X = training_data[['normsent', 'negperc']].values
y = training_data['class']

color_map = []
for score in classes:
    if score == 1:
        color_map.append('b')
    else:
        color_map.append('r')
plt.scatter(training_data.normsent, training_data.negperc, c =color_map)
plt.show()

we get the following picture:

Sentiment scatter 2

I now want to use simple support vector machines (which is just linear regression in this easy case) to train a decision boundary on this training data. Scikit-learn makes this particularly straightforward (I found a function plot_surface to plot the decision boundary as I had a bit of trouble figuring it out myself; I’m not quite sure why it comes out as a squiggle, but it gets the point across nevertheless):

est = svm.SVC(kernel = 'linear')
linear_model = est.fit(X,y)
ax = plt.gca()
ax.scatter(training_data.normsent, training_data.negperc, c =color_map)
plot_surface(est, X[:,0], X[:,1],ax =ax)
plt.show()

Sentiment scatter 3

We then fit this model to the much larger training set (noting again the model, which currently has about 72% accuracy, will only get better the more tweets I classify):

Test data

Let’s see how this classification does with a few examples before we finish up by adding in the basic entity recognition:

My smelly fat butternut has decided to watch #qanda with me
    | negative
settling in for another entertaining #qanda
    | positive
Just saw the @QandA panel.

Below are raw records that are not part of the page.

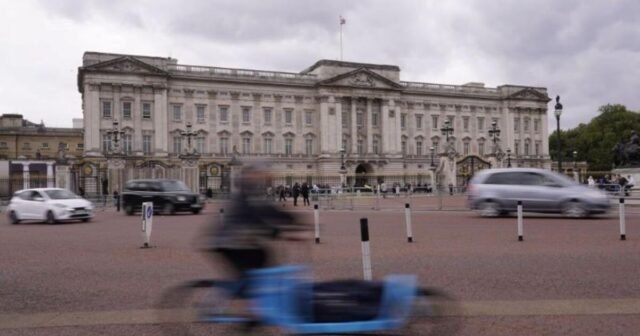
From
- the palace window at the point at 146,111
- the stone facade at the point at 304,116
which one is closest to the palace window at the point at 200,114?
the stone facade at the point at 304,116

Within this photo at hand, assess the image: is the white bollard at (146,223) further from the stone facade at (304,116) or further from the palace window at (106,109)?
the palace window at (106,109)

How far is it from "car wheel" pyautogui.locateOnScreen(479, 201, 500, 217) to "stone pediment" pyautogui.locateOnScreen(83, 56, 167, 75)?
5794 cm

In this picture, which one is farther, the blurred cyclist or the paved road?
the paved road

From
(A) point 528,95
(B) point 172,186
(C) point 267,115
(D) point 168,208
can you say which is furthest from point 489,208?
(A) point 528,95

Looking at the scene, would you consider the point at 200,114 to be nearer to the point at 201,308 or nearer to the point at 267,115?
the point at 267,115

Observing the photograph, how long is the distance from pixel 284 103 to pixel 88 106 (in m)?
24.2

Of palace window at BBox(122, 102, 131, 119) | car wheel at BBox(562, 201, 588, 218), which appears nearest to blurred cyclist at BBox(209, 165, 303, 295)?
car wheel at BBox(562, 201, 588, 218)

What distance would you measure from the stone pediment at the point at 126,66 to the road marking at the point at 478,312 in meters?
68.5

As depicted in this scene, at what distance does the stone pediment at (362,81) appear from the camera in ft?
277

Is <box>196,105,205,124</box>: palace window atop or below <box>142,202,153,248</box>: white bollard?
atop

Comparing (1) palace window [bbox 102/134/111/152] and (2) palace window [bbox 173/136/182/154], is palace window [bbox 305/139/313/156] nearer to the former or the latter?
(2) palace window [bbox 173/136/182/154]

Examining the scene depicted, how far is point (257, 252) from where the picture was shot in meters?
5.49

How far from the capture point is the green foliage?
101000 millimetres

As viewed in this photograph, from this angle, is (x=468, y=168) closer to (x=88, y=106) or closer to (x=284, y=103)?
(x=284, y=103)
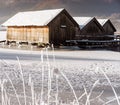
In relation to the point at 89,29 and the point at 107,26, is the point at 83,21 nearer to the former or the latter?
the point at 89,29

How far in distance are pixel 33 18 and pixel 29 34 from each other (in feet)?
8.08

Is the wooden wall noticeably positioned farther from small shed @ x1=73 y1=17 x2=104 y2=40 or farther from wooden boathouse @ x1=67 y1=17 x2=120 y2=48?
small shed @ x1=73 y1=17 x2=104 y2=40

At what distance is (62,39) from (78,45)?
2.68m

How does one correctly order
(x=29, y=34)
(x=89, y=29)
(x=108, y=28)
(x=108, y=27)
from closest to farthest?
(x=29, y=34) → (x=89, y=29) → (x=108, y=28) → (x=108, y=27)

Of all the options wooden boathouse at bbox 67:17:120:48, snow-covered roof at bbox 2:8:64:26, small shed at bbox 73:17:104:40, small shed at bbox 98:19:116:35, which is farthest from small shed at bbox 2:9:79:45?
small shed at bbox 98:19:116:35

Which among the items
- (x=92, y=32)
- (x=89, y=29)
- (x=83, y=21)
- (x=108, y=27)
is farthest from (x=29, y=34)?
(x=108, y=27)

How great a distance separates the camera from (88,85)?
13.3m

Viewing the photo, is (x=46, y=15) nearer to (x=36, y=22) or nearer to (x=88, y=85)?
(x=36, y=22)

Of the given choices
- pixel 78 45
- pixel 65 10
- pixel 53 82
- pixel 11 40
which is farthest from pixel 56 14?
pixel 53 82

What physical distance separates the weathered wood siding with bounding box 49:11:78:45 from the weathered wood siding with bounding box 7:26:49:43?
0.87 meters

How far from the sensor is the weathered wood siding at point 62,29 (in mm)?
42531

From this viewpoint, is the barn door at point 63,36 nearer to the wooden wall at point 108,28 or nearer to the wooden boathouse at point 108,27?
the wooden boathouse at point 108,27

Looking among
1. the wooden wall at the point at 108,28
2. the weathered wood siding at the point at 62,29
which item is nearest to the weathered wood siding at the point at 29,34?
the weathered wood siding at the point at 62,29

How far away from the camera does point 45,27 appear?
42438 mm
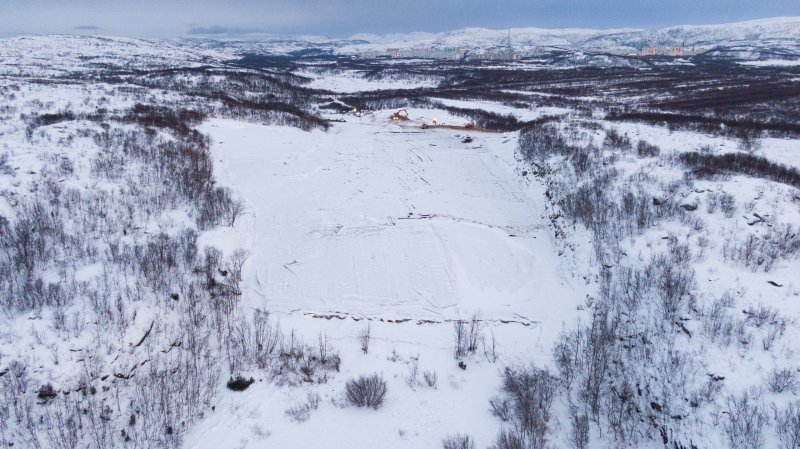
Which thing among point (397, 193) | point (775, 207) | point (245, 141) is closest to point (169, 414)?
point (397, 193)

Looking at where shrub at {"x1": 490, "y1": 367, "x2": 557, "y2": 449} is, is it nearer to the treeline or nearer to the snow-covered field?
the snow-covered field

Time to go to bed. Night.
    | positive
I can hear it now on #qanda #theirabc tonight.  Free speech hypocrites  #pmlive
    | negative
Thank you @tanya_plibersek for supporting a binding vote. Human rights are not optional. #ItsTimeToBind #qanda
    | negative
@QandA #QandA @tanya_plibersek for PM
    | positive
Dare I watch #qanda tonight after the disappointing censorship of TPP related questions last week?
    | negative
turning on the hate faucet for another week #qanda
    | negative
ah. finally can live tweet @QandA. wish I had something worthy to say.
    | positive

This model seems like it’s doing a fairly decent (but obviously imperfect) job of classifying these tweets.

So using a list of right-wing associated words like

Coalition,coalition,Liberal,liberal,libs,Libs,Abbott,abbott,abbot,Abbot,Abott,abott,Howard,howard,Robb,robb,Andrew,andrew,Menzies,menzies,pm,PM,prime minister,Prime Minister,Tony,tony,Arthur,arthur,Sinodinos,sinodinos,tim,Tim,fischer,Fischer

and a similar list for left-words, we can color the tweets again according to whether they are left-aligned (negative with a right entity or positive with a left entity) which are red, right-aligned (vice versa) which are blue, or neither, which are white.

Alignment scatter

Left tweets: 6.57%
Right tweets: 4.01%
Total tweets: 10766
[Finished in 49.1s]

This gives 62% of tweets where an entity can be identified as left-wing, and 38% as right-wing (and fits in very well with the ABC’s 39/39/22 ALP/COA/GRN split in the studio audience). This seems fairly believable to me (note however that only 11% of tweets have an entity identified, hence all the white in the picture). Note it doesn’t look like there’s much of a relationship between right-left and positive-negative.

I will remark finally that, although this model isn’t great, it can easily be improved through the “unreasonable effectiveness of data”: all this needs to get much better is more human classification of tweets, and a better input file for entity recognition.